## Exercise aim
Using the records below, repeat exactly the lines from the one holding "Researchers conducted a" through the one holding "The study tested", both ends included, and no others.

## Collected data
----

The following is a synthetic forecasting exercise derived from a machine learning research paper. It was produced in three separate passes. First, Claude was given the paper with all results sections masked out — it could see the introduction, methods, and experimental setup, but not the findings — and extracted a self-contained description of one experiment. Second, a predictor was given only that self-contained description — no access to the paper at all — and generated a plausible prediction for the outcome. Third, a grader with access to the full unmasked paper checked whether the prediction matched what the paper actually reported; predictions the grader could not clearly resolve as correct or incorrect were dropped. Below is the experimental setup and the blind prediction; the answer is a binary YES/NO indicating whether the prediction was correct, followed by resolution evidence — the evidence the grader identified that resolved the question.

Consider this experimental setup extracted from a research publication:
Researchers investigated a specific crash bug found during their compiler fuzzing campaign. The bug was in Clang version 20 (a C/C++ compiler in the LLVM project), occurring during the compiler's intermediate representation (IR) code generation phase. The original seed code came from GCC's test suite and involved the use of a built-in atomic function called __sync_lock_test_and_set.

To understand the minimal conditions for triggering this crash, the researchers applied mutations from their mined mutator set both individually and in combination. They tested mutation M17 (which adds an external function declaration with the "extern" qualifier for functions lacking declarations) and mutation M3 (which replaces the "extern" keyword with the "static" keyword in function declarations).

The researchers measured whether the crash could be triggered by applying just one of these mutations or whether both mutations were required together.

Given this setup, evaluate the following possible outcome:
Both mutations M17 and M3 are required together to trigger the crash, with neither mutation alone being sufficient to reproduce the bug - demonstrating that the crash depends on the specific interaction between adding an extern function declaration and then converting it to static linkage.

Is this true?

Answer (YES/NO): YES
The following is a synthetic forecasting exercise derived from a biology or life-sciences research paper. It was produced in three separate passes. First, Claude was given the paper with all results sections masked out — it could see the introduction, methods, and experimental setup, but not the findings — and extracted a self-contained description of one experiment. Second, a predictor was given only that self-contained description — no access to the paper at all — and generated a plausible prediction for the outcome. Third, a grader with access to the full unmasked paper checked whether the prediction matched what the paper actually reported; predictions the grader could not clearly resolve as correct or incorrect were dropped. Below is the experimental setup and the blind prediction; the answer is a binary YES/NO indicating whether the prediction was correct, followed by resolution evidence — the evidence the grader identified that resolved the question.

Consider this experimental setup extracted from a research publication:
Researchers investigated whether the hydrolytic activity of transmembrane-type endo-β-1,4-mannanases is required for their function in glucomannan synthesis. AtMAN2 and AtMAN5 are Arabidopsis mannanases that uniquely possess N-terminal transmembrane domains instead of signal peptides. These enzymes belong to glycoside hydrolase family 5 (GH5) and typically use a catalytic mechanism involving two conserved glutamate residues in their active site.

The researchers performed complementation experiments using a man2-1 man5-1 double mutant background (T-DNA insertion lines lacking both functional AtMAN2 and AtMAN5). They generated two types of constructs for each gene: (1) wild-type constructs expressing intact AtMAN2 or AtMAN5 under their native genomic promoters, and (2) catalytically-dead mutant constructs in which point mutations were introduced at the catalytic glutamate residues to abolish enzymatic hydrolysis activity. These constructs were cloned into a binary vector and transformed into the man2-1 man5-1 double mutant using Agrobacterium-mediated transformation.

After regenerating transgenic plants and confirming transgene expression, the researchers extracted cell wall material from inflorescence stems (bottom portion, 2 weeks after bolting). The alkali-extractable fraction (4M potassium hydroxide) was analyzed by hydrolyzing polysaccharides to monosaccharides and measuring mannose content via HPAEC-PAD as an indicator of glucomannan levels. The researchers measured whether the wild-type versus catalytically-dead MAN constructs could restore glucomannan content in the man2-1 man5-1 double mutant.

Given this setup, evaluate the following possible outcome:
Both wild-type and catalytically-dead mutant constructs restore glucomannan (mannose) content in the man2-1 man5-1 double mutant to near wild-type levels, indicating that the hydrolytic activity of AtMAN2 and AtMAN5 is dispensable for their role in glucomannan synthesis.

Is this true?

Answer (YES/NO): NO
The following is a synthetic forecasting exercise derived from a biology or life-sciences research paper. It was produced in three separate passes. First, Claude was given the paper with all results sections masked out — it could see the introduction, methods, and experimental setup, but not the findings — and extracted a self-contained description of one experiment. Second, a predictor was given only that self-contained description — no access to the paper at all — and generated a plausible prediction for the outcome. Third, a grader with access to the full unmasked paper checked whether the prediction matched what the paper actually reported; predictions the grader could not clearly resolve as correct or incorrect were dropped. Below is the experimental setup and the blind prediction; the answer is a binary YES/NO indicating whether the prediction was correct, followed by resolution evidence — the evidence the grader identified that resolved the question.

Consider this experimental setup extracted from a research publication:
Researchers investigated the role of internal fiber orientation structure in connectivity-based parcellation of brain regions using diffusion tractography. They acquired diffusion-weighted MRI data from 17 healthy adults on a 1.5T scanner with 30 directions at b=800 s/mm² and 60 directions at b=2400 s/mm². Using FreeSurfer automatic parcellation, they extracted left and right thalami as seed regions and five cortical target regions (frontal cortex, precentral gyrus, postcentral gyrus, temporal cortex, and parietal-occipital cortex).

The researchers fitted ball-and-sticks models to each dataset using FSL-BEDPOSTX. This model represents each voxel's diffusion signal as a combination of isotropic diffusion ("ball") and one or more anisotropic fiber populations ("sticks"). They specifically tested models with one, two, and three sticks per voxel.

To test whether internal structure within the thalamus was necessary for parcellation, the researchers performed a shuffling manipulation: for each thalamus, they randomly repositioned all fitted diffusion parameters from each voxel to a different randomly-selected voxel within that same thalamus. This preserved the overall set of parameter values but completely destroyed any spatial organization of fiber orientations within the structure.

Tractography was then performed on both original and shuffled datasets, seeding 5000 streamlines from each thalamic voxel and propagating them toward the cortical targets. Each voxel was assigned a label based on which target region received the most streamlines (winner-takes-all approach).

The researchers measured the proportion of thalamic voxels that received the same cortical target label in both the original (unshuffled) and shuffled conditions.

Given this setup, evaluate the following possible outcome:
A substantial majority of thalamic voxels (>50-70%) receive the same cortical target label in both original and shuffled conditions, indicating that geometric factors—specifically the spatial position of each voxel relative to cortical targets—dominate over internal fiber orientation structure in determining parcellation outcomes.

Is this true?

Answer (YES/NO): YES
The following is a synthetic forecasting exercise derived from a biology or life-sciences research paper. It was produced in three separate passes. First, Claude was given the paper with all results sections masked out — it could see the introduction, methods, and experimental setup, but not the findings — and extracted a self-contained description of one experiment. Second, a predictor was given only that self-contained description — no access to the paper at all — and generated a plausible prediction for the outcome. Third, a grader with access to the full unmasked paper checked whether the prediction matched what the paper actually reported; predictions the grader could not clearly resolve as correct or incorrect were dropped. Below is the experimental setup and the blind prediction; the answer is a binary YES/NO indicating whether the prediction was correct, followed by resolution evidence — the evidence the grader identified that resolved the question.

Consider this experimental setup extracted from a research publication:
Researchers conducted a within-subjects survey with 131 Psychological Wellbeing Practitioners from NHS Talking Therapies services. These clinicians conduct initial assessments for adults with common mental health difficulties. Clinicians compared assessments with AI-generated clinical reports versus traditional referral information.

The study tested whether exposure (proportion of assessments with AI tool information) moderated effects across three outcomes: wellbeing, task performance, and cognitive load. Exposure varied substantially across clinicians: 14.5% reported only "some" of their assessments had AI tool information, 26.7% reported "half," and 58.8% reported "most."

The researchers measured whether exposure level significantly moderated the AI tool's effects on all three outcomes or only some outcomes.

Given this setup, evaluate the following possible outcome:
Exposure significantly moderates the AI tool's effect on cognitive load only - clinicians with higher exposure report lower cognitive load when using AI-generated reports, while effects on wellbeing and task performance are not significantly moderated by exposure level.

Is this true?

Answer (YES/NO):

----

## Solved exercise
Researchers conducted a within-subjects survey with 131 Psychological Wellbeing Practitioners from NHS Talking Therapies services. These clinicians conduct initial assessments for adults with common mental health difficulties. Clinicians compared assessments with AI-generated clinical reports versus traditional referral information.

The study tested whether exposure (proportion of assessments with AI tool information) moderated effects across three outcomes: wellbeing, task performance, and cognitive load. Exposure varied substantially across clinicians: 14.5% reported only "some" of their assessments had AI tool information, 26.7% reported "half," and 58.8% reported "most."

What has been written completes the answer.